無理に引き戻すのではなく「戻ってもいい場所として残しておく」、それが先輩や医院にできる支え方なのかもしれません。
⑧ 岡村の視点:誰もが必死だった
岡村自身、「どうしてここまで苦しくなってしまったのだろう」「もっと早く気づいてあげていれば…」と、振り返る場面に何度も立ち会ってきました。
でも振り返ると、教える側も、教わる側も、院長先生も、誰一人として“適当にやっている人”はいなかった。
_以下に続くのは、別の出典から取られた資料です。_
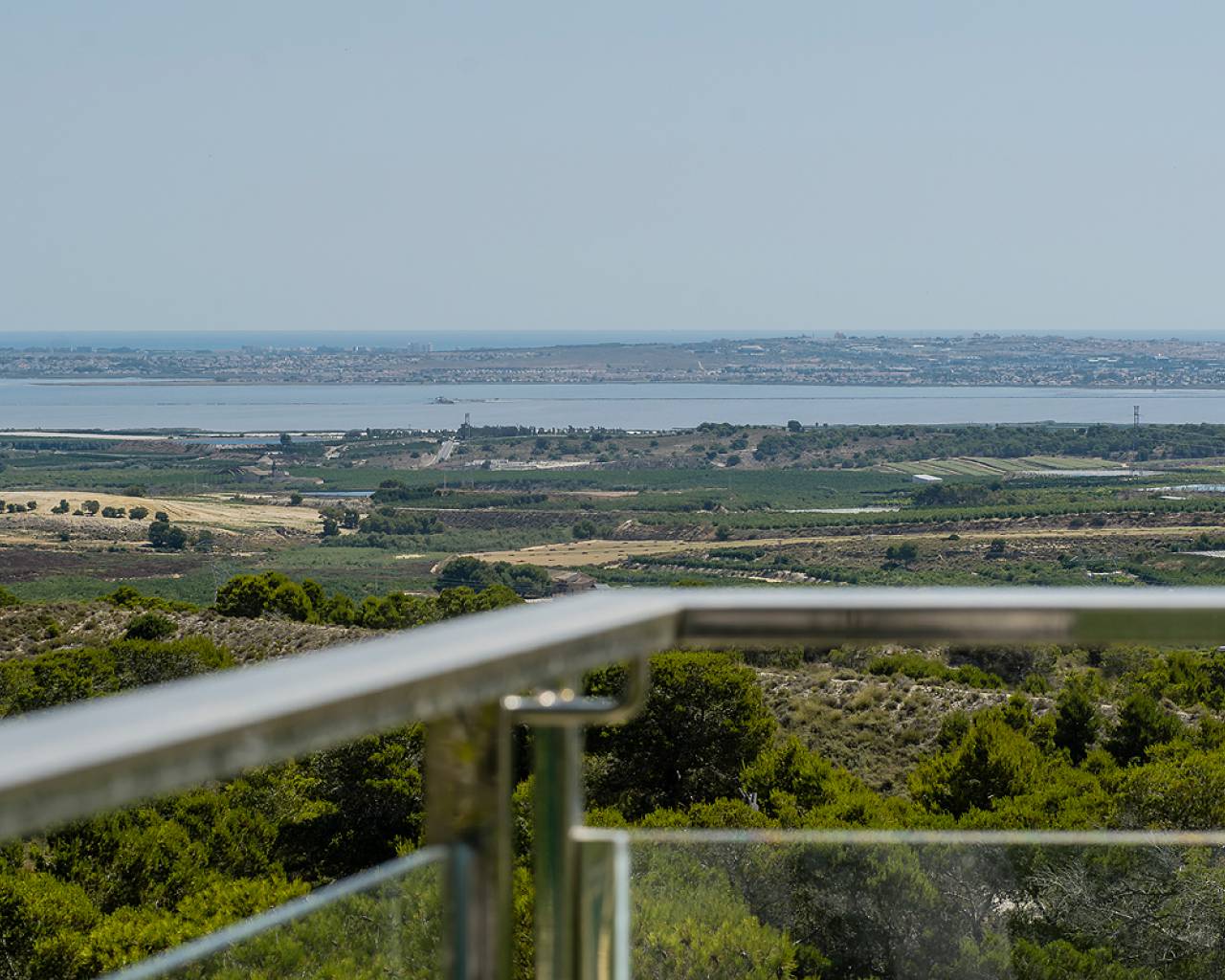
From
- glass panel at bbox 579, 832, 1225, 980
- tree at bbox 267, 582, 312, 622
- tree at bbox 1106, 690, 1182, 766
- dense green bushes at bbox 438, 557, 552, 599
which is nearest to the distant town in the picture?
dense green bushes at bbox 438, 557, 552, 599

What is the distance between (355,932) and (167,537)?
169 feet

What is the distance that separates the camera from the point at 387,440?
284 ft

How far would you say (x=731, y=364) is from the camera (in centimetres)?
13862

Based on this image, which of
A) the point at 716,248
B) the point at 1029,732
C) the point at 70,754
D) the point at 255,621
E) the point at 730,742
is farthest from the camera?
the point at 716,248

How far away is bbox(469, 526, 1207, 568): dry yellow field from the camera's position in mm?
41312

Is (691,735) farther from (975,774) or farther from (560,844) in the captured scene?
(560,844)

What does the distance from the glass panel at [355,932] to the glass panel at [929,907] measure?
0.95ft

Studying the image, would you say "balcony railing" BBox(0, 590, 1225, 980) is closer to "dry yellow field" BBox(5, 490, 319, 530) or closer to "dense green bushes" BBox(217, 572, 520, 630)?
"dense green bushes" BBox(217, 572, 520, 630)

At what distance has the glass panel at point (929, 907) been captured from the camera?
125 cm

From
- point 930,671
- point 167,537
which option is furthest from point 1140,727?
point 167,537

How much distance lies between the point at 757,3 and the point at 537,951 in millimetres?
61395

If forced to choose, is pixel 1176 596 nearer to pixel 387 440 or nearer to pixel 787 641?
pixel 787 641

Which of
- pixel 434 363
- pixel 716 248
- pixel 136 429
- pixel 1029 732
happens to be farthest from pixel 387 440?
pixel 1029 732

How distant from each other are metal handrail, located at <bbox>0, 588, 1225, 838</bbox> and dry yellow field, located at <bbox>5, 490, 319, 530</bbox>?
179ft
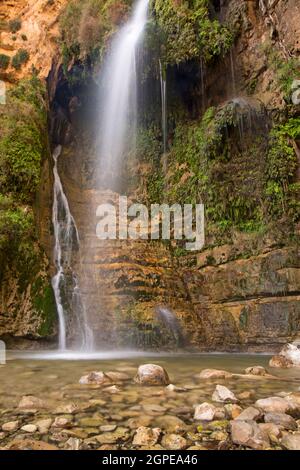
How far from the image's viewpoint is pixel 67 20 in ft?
45.6

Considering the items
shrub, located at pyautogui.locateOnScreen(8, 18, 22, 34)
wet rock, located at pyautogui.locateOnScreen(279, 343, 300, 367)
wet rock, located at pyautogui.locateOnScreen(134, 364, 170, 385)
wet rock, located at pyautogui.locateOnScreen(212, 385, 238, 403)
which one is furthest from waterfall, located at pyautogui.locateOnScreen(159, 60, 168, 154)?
wet rock, located at pyautogui.locateOnScreen(212, 385, 238, 403)

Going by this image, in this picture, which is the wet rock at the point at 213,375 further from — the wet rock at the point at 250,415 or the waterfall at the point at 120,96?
the waterfall at the point at 120,96

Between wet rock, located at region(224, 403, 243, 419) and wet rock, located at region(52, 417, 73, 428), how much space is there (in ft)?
3.96

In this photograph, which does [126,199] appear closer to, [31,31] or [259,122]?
[259,122]

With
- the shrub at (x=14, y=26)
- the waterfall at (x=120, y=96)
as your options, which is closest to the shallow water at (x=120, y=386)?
the waterfall at (x=120, y=96)

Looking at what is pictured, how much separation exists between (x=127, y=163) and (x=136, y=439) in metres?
11.5

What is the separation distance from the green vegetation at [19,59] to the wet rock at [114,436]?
13.9 m

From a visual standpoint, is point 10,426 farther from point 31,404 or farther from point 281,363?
point 281,363

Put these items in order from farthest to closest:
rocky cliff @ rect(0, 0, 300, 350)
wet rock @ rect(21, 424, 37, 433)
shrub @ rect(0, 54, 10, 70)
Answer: shrub @ rect(0, 54, 10, 70), rocky cliff @ rect(0, 0, 300, 350), wet rock @ rect(21, 424, 37, 433)

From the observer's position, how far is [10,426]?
104 inches

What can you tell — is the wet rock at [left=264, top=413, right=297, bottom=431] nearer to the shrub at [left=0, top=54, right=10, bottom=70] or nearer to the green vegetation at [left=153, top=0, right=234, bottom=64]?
the green vegetation at [left=153, top=0, right=234, bottom=64]

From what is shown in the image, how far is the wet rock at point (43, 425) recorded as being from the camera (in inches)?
101

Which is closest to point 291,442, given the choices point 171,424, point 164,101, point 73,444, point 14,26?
A: point 171,424

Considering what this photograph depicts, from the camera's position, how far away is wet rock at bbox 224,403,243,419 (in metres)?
2.84
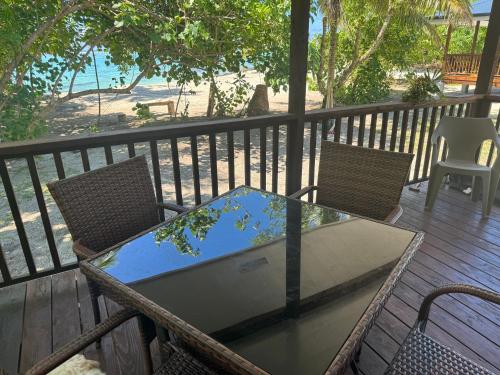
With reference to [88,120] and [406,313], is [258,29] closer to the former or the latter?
[406,313]

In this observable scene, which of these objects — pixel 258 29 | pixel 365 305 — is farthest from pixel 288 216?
pixel 258 29

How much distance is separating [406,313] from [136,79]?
4973 mm

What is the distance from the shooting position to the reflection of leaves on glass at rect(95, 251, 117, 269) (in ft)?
4.17

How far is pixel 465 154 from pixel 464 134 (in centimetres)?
19

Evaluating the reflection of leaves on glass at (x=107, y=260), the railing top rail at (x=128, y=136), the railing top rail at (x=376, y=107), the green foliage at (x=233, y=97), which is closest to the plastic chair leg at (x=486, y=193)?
the railing top rail at (x=376, y=107)

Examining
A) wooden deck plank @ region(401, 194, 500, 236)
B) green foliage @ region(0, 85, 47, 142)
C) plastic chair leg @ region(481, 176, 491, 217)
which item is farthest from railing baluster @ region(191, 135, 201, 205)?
green foliage @ region(0, 85, 47, 142)

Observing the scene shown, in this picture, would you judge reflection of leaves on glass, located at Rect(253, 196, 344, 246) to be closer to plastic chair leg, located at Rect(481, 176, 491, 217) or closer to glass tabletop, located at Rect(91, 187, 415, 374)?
glass tabletop, located at Rect(91, 187, 415, 374)

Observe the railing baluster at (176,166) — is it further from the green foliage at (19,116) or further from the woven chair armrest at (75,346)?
the green foliage at (19,116)

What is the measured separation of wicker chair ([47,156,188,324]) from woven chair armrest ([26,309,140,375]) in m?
0.42

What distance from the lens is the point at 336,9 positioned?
7570 millimetres

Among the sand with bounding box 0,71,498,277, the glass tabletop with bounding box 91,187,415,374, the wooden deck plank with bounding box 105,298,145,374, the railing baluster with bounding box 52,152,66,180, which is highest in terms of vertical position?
the railing baluster with bounding box 52,152,66,180

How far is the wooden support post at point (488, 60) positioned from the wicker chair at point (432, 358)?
3157 millimetres

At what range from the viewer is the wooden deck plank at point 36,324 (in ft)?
5.71

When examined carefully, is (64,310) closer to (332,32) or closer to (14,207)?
(14,207)
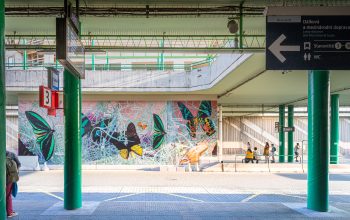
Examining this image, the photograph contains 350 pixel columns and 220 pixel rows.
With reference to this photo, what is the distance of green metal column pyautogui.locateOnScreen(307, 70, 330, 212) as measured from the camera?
9273mm

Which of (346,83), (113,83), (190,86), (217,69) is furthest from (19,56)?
(346,83)

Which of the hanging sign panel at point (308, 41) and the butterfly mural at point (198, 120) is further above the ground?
the hanging sign panel at point (308, 41)

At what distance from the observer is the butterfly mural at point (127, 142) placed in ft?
68.8

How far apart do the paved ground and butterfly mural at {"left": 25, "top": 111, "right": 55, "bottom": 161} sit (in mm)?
3404

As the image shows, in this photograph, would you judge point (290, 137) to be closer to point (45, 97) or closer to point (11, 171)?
point (45, 97)

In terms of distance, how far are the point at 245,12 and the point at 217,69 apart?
8756 mm

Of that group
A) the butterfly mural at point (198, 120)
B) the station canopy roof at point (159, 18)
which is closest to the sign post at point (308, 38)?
the station canopy roof at point (159, 18)

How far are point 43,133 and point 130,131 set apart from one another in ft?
15.3

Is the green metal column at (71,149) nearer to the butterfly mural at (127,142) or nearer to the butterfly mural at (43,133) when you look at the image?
the butterfly mural at (127,142)

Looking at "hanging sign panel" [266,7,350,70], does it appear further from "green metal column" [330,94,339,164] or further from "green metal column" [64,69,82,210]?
"green metal column" [330,94,339,164]

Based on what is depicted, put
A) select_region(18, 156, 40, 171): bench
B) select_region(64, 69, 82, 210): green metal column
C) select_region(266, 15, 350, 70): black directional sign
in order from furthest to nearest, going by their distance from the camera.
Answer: select_region(18, 156, 40, 171): bench
select_region(64, 69, 82, 210): green metal column
select_region(266, 15, 350, 70): black directional sign

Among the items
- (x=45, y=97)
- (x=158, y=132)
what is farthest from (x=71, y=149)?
(x=158, y=132)

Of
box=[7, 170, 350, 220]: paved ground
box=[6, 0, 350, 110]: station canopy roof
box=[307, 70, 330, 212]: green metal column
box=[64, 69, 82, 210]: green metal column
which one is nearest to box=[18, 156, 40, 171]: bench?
box=[7, 170, 350, 220]: paved ground

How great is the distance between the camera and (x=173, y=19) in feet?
32.2
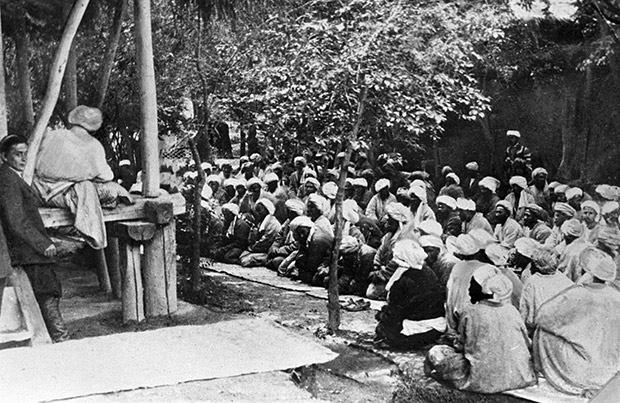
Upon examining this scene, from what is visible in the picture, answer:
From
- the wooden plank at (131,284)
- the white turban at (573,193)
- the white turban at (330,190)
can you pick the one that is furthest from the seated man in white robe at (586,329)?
the wooden plank at (131,284)

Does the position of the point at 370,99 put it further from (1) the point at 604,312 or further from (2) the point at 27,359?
(2) the point at 27,359

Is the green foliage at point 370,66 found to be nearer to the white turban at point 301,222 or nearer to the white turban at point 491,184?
the white turban at point 491,184

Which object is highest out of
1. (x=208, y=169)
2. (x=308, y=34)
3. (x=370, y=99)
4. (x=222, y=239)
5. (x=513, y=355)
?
(x=308, y=34)

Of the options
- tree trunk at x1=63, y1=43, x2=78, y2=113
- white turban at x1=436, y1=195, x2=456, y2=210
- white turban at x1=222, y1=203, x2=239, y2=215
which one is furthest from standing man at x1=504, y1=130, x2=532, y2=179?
tree trunk at x1=63, y1=43, x2=78, y2=113

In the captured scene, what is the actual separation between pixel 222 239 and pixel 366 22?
3.94ft

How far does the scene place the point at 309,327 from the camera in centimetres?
383

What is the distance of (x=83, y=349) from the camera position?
349cm

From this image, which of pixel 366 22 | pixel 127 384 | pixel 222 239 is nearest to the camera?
pixel 127 384

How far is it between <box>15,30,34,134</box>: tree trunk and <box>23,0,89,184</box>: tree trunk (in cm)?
4

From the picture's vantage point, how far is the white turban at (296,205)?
4.12 meters

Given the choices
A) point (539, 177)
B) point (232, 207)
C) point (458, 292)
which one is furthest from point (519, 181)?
point (232, 207)

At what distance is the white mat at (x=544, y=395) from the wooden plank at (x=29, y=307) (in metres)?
1.95

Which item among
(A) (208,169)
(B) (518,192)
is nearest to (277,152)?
(A) (208,169)

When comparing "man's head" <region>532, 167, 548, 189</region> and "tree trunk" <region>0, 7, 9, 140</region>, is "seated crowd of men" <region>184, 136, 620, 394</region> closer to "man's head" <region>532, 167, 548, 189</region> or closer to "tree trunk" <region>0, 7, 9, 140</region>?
"man's head" <region>532, 167, 548, 189</region>
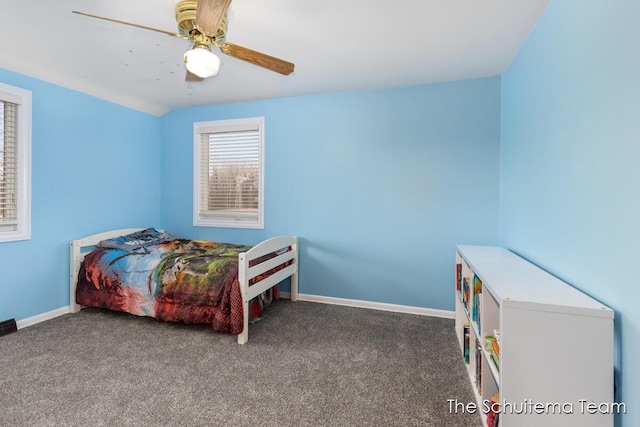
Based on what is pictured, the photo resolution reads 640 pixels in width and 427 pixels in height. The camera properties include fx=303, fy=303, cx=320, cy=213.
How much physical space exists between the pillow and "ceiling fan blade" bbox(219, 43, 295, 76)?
2197 mm

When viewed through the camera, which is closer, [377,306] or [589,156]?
[589,156]

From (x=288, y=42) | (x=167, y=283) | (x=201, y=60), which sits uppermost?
(x=288, y=42)

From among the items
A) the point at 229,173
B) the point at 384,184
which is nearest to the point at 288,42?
the point at 384,184

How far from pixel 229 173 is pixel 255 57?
2019 mm

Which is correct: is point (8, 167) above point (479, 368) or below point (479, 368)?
above

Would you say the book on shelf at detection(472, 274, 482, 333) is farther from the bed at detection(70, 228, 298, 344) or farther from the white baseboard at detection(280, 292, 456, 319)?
the bed at detection(70, 228, 298, 344)

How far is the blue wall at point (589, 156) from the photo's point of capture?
1.05m

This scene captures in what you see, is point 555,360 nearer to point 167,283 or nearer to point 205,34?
point 205,34

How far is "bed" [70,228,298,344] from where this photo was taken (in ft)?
7.70

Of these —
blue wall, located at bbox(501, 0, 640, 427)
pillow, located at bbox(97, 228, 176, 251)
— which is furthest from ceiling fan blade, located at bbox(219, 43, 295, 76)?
pillow, located at bbox(97, 228, 176, 251)

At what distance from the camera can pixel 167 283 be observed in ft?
8.36

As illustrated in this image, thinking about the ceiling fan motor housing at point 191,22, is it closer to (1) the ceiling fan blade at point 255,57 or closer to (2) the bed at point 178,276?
(1) the ceiling fan blade at point 255,57

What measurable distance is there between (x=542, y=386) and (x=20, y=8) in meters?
3.29

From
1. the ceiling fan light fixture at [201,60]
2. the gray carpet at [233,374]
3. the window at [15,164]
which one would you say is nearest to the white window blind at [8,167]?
the window at [15,164]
みんな、それぞれの立場で必死だったんです、だからこそ「誰が悪いか」を探すよりも、
「どうしたら少し楽になれるか」を一緒に考えたい
岡村は、そう思っています。
まとめ:支えることは、抱え込むことではない
- こころの不調は、誰にでも起こりうる
- 治そうとしなくていい
- 評価より「状態」に目を向ける
- 無理をさせない判断は、弱さではない
- 支える側も、支えられていい
体調不良や、メンタル不調のスタッフと向き合う時間は 簡単ではありません。
院長先生にとっても、「診療を守ること」と「人を守ること」の間で迷う場面は多いと思います。
その迷い自体が「現場を大切にしている証」、岡村はそう感じています。
安心できる関係性が、次の一歩の土台になる
このブログが、誰かの心を少し軽くするきっかけになれば嬉しいです。